## YOUR TASKS
1 – List every section heading in the excerpt on stereochemistry and IUPAC naming.
2 – Carry on the excerpt on stereochemistry and IUPAC naming from its final sentence.

## EXCERPTED TEXT
========

Stereochemistry and Optical Isomers

Stereochemistry refers to the study of the spatial arrangements of atoms in molecules and how this arrangement affects the properties and reactions of those molecules. A crucial concept in stereochemistry is optical isomerism, which arises when molecules have the same molecular formula but differ in the way the atoms are arranged in space. Optical isomers, also known as enantiomers, are non-superimposable mirror images of each other, much like one's left and right hands.

For instance, considering the exercise about dimethyl cyclohexene, the position of the methyl groups on the cyclohexene ring can create different stereoisomers or optical isomers. These isomers have the same chemical formula but different physical properties, such as the direction they rotate plane-polarized light, which is a defining characteristic of optical isomers. When we have multiple substituents on a cyclic compound, orientations such as 'cis' (same side) and 'trans' (opposite sides) become significant in creating different isomers.

Importance of Non-superimposable Structures

Understanding non-superimposable structures is fundamental to recognizing how these molecules can be optical isomers. Even if two molecules look similar or have similar compositions, the spatial arrangement can change their interactions with biological systems, making this concept particularly important in the field of pharmaceuticals, where the different isomers of a drug can have drastically different effects.

IUPAC Nomenclature for Organic Compounds

The International Union of Pure and Applied Chemistry (IUPAC) nomenclature is a systematic method of naming organic chemical compounds as recommended by the IUPAC. It is designed to give an unambiguous name to a compound, based on a set of agreed-upon rules, which allows chemists to avoid confusion and ensure clear communication.

In the case of cycloalkenes like the one in our exercise, the IUPAC nomenclature becomes instrumental for accurately describing the location of the substituents. The ring structure is numbered in such a way that the double bond gets the lowest possible numbers, and substituents like methyl groups are named with prefixes like 'cis' and 'trans' to indicate their relative positions. Each distinct arrangement represents a different compound and thus has to have a unique name that reflects its structure.

========

(Saved data entries)
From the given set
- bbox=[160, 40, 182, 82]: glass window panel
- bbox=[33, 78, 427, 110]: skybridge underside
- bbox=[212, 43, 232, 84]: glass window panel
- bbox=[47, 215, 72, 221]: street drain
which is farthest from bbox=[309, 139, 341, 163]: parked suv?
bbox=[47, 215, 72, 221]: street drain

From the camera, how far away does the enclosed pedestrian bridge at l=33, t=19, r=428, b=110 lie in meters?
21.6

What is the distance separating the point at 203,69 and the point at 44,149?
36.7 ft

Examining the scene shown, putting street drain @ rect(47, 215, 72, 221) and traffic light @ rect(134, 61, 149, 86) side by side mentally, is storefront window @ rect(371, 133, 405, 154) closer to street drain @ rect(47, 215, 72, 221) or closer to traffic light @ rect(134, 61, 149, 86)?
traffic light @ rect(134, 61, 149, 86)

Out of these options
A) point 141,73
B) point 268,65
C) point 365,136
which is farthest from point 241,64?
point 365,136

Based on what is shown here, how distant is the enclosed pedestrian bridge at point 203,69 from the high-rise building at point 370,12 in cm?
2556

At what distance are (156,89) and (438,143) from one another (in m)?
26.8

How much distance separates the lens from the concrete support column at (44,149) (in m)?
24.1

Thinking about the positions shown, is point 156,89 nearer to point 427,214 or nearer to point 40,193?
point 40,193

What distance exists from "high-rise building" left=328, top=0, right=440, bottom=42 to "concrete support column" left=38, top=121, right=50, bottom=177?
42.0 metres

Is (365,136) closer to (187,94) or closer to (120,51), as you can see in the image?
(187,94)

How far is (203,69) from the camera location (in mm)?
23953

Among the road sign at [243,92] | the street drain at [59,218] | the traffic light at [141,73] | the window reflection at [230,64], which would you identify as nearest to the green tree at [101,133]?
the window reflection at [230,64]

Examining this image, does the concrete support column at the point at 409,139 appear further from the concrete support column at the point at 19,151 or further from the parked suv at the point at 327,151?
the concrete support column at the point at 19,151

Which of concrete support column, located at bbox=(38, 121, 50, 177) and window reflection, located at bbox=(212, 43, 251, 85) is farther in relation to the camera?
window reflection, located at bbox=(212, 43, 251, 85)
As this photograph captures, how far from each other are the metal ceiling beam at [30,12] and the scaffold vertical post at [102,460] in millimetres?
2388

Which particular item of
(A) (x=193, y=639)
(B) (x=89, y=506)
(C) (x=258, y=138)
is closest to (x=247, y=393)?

========

## RESPONSES IN ORDER
1 –
Stereochemistry and Optical Isomers
Importance of Non-superimposable Structures
IUPAC Nomenclature for Organic Compounds

2 –
Steps in Naming Cycloalkenes

To apply IUPAC rules, first identify the main functional groups, like the alkene part in cyclohexene. Then number the longest continuous chain containing the highest priority functional group. In a ring, you start numbering close to the functional group or substituent so that these get the lowest possible numbers. Finally, you use 'cis' and 'trans' descriptors if necessary, to show the spatial configuration of the substituents. Proper nomenclature is key to avoiding mistakes and making sure that everyone is speaking the same scientific language.

Cycloalkenes and Isomerism

Cycloalkenes are a type of cyclic hydrocarbons with one or more double bonds within the ring structure. These compounds are interesting because the double bond introduces rigidity, which restricts rotation and leads to the possibility of cis-trans isomerism. This is when two even-carbon-numbered cycloalkenes can exist in two different forms based on the relative positioning of the substituents around the double bond.

Drawing from our textbook exercise, a molecule such as dimethyl cyclohexene can exhibit different isomeric forms. These isomers can have substantially different chemical and physical properties. The simplest cycloalkene is cyclobutene, where the ring strain and bond angles significantly impact the compound's reactivity.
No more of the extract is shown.